Problem statement:
Each record must be retyped in full. No character may differ.
## Start
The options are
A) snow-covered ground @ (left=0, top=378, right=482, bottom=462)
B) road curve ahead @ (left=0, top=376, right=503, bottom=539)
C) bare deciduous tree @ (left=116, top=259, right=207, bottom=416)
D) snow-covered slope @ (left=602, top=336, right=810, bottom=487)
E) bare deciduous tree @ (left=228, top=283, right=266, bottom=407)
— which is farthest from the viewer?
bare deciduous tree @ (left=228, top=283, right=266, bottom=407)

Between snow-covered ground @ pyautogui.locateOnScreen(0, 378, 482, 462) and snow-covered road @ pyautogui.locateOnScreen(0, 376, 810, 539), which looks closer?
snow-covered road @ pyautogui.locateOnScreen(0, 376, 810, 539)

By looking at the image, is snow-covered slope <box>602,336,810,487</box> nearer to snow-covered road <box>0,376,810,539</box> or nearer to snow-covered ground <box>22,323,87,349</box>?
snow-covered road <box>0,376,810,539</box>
## End
Solution for this problem:
The options are
A) snow-covered ground @ (left=0, top=378, right=482, bottom=462)
B) road curve ahead @ (left=0, top=376, right=503, bottom=539)
C) bare deciduous tree @ (left=116, top=259, right=207, bottom=416)
D) snow-covered slope @ (left=602, top=336, right=810, bottom=487)
E) bare deciduous tree @ (left=228, top=283, right=266, bottom=407)
— which is farthest from the viewer?
bare deciduous tree @ (left=228, top=283, right=266, bottom=407)

Between snow-covered ground @ pyautogui.locateOnScreen(0, 378, 482, 462) and snow-covered road @ pyautogui.locateOnScreen(0, 376, 810, 539), which looks closer?
snow-covered road @ pyautogui.locateOnScreen(0, 376, 810, 539)

By looking at the image, is snow-covered slope <box>602,336,810,487</box> nearer to snow-covered road <box>0,376,810,539</box> or nearer to snow-covered ground <box>22,323,87,349</box>?
snow-covered road <box>0,376,810,539</box>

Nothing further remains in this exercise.